All of the sudden, Kay’s brow knit up with the intensity of this brooding. Leave it, already.

“You know, I was worried for a minute when we started chatting, like what kinda person you were and where you came from, how you got here and shit. I don’t intercept a lot of people who can receive chats. I gotta be worried about that kinda thing, you know? This place is special to a lot of people. Gotta make sure we don’t look too good to the inhumans over yonder. I just came back from there, the Ellison tower. It got me a little spooked this time—so that’s why I’m probably coming off real weird to you right now. I ain’t had time to decompress yet.”

Tima looked Kay over, whose eyes were now downcast, straight shoulders slouching inward.

“Are you worried?” Tima asked softly.

“Every day.”

“But you… There’s the whole Regulators crew. Are you the only one that has to worry about that kinda stuff?”

” … ”

Kay looked up wearing an honest, battered smile. They looked at each other until Kay realized Tima was too hungry for the intimacy. Kay moved her gaze onto the landscape of sweat sheen on open collarbone and tried to keep a disheartened frown at bay when her weary imagination provided a wistful vision of Tima generously smothering her face (like she would be talking about in those chats). Kay grew distant, started to float away, then made herself come back to her guest, who remained obliviously, graciously patient. “Anyway,” Kay started, standing up to pull what looked like a wax paper wrapped biscuit out from a pocket, “This is it,” she said, placing it in front of Tima. “You said you already have an AGAP foundation?
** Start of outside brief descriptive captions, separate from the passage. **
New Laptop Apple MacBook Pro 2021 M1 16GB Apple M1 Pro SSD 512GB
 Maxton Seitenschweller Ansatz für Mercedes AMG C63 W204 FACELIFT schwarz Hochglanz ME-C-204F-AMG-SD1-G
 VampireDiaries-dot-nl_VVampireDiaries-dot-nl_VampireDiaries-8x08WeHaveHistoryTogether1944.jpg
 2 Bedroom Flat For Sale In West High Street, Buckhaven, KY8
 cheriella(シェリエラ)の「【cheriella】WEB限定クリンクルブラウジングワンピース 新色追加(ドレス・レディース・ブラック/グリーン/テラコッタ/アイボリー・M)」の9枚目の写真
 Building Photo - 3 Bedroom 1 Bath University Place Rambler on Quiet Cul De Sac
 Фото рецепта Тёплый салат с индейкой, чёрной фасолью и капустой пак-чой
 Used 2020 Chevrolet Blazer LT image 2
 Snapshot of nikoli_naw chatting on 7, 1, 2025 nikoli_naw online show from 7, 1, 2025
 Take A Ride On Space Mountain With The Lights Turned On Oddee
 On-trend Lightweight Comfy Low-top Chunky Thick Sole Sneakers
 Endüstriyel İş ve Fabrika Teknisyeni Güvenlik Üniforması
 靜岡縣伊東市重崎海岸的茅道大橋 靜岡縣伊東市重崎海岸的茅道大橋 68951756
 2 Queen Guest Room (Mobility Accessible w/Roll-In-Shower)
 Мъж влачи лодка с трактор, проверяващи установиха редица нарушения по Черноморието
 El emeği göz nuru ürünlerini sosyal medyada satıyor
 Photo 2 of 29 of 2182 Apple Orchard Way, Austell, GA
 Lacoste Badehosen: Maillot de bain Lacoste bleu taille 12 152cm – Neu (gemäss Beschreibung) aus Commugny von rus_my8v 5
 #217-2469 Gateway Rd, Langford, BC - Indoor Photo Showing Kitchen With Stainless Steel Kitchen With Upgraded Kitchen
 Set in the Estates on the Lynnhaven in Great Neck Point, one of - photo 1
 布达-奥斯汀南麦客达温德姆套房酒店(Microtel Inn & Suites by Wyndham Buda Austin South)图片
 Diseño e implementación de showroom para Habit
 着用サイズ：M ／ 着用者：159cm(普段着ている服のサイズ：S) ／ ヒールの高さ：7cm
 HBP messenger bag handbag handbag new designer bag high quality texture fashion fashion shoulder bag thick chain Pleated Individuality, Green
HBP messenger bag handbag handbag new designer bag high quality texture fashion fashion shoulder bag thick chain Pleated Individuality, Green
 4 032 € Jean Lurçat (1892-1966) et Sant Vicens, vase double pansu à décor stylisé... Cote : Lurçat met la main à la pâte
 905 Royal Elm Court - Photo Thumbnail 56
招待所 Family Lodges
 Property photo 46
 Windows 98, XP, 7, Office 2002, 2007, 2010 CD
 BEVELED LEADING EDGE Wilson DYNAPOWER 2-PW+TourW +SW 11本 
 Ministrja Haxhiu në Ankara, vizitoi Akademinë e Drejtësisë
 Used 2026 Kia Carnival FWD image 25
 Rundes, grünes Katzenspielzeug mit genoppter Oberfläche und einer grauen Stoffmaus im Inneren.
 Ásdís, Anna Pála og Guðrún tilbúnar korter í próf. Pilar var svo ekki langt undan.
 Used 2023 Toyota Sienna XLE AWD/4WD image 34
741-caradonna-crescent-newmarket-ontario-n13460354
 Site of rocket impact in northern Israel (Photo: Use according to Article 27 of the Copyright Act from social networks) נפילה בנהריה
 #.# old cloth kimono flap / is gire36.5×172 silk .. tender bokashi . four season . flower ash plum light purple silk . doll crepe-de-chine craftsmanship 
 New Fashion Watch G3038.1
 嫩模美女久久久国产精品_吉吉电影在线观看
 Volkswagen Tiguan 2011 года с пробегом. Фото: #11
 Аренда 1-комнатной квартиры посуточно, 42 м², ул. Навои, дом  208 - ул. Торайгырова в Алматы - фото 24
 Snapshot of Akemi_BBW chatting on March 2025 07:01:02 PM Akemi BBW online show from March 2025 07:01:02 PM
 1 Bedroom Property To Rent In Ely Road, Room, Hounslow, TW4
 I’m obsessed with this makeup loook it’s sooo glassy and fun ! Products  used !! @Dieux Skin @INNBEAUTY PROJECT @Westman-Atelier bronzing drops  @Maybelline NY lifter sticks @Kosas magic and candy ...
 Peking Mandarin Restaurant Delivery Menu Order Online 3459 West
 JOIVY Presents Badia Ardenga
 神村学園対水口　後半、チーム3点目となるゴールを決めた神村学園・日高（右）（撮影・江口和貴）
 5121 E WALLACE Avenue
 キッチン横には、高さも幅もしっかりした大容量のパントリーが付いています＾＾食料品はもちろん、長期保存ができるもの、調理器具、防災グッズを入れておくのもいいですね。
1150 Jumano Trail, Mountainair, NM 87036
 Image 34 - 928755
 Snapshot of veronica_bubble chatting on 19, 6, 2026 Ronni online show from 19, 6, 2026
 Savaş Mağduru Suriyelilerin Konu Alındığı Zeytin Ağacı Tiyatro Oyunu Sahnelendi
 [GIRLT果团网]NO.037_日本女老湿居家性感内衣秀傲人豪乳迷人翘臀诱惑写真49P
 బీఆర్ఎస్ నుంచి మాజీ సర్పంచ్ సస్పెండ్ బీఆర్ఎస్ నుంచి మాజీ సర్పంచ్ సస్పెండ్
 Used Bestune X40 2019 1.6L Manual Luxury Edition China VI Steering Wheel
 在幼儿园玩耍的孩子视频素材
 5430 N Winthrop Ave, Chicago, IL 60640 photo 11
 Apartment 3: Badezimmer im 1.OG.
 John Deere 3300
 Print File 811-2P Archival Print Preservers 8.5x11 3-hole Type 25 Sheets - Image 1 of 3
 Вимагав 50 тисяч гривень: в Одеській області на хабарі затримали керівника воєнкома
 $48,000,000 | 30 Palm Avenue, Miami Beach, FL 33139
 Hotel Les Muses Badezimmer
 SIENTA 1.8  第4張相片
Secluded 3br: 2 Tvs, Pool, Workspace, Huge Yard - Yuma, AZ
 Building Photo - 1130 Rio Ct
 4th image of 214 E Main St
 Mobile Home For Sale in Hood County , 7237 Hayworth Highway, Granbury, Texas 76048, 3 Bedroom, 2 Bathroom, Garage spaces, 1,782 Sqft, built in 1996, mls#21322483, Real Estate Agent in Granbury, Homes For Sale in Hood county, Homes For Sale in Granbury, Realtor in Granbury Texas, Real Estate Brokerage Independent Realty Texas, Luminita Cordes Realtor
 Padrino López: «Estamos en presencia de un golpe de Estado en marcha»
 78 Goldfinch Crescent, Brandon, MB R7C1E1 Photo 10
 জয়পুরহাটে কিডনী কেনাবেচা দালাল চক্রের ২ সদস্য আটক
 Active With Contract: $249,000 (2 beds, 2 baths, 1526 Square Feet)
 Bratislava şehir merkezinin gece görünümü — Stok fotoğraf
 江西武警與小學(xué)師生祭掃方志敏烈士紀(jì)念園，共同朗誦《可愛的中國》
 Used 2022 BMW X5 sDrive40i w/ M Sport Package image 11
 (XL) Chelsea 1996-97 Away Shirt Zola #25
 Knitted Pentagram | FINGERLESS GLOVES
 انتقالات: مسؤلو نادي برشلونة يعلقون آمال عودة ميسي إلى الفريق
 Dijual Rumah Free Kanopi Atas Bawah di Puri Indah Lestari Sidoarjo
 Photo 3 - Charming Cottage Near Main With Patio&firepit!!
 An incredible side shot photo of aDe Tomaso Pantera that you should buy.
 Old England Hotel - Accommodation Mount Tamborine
Well this shit is gonna fortify that and then build some new matrices—reassign the individual structures, that type of thing—and then you should have the proper send/receive protocols available to exist on our web.”

“Whoa.”

“Yeah,” Kay gestured toward it proudly with a grin. “Homegrown shit.”

“How do I—”

“You eat it.”

“Does it taste good?”

“It don’t taste bad,” Kay shrugged, standing over Tima who stared up at her with a questioning smirk. “Maybe we can go get something to eat with that. I’m feeling kinda odd, you know? Might be nice to get some air, get you fed, I’m sure you haven’t been eating well till you got here, right?”

“You’re a lot nicer than I think you give yourself credit,” Tima interrupted, nodding to herself. “I just want to say that out loud.” She stood up, tucking the biscuit into her worn sling bag. Kay’s fraught, stern gaze softened, disarmed with no response. “And you didn’t answer me earlier!” Tima picked up without skipping a beat. “Are you doing anything later?”

“What? With who?” Kay fumbled. What’s she trying to do here?

“Well, obviously I wasn’t just gonna come over here to pick up an adapter and leave. Are you hungry? We can go to Peek-In and get rolls and people-watch. And like, chat, but in person.”

Kay looked at Tima, a little alarmed, a little enthralled, trying to discern Tima’s interest in her as either naive infatuation or something more consensual than that, any which way feeling very welcome to the relief of company, however fleeting. She exhaled slowly, set her shoulders back and nodded to herself glancing at the clouds in the windows. It was nice outside.

“All right. Lemme synch my interface real quick and get strapped up.”